Input records =
---------------
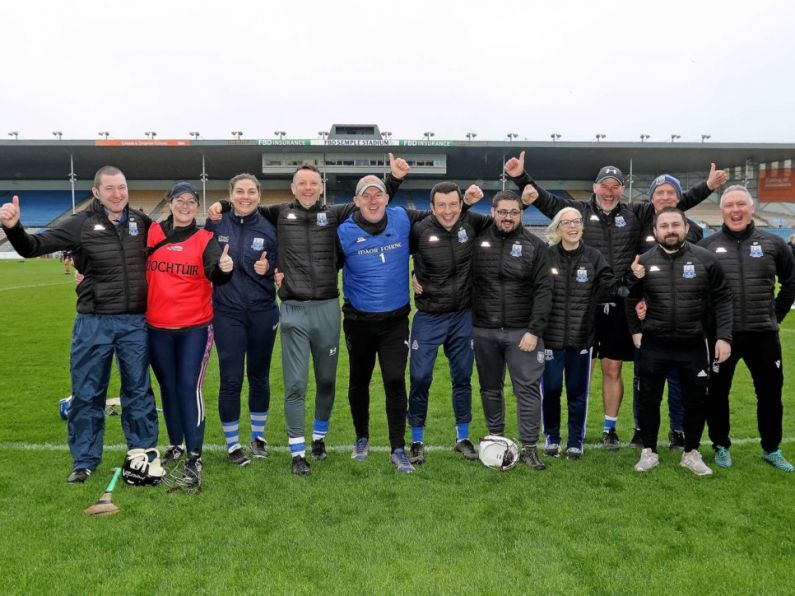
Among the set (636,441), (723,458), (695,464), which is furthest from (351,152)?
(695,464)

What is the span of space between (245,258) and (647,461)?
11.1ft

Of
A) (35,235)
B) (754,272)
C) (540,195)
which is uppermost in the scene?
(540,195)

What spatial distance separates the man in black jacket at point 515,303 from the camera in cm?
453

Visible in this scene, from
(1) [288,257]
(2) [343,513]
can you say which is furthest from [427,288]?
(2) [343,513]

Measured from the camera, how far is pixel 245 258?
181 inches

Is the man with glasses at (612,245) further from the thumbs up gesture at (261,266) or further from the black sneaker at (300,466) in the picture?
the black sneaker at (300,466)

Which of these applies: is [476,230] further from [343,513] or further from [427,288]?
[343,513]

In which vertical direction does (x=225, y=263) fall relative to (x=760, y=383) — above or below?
---------------
What you have to do =
Your task is to reproduce all of the material exactly. The pictures stay out.

In response =
Among the set (636,441), (723,458), (695,464), which is furthest from (351,152)?
(695,464)

What is the span of space between (245,258) and (647,461)?
11.1ft

Of
A) (35,235)
B) (754,272)
C) (540,195)
which is uppermost in the scene?
(540,195)

What spatial distance separates the man in black jacket at point 515,303 from the camera in cm?
453

Visible in this scene, from
(1) [288,257]
(2) [343,513]
can you say which is furthest from [427,288]?
(2) [343,513]

Measured from the camera, how far is pixel 245 258?
181 inches

Is the man with glasses at (612,245) further from the thumbs up gesture at (261,266) or further from the black sneaker at (300,466) in the picture?
the black sneaker at (300,466)

Which of these applies: is [476,230] further from [343,513] or further from [427,288]?
[343,513]

In which vertical direction does (x=225, y=263) fall relative to (x=760, y=383) — above or below?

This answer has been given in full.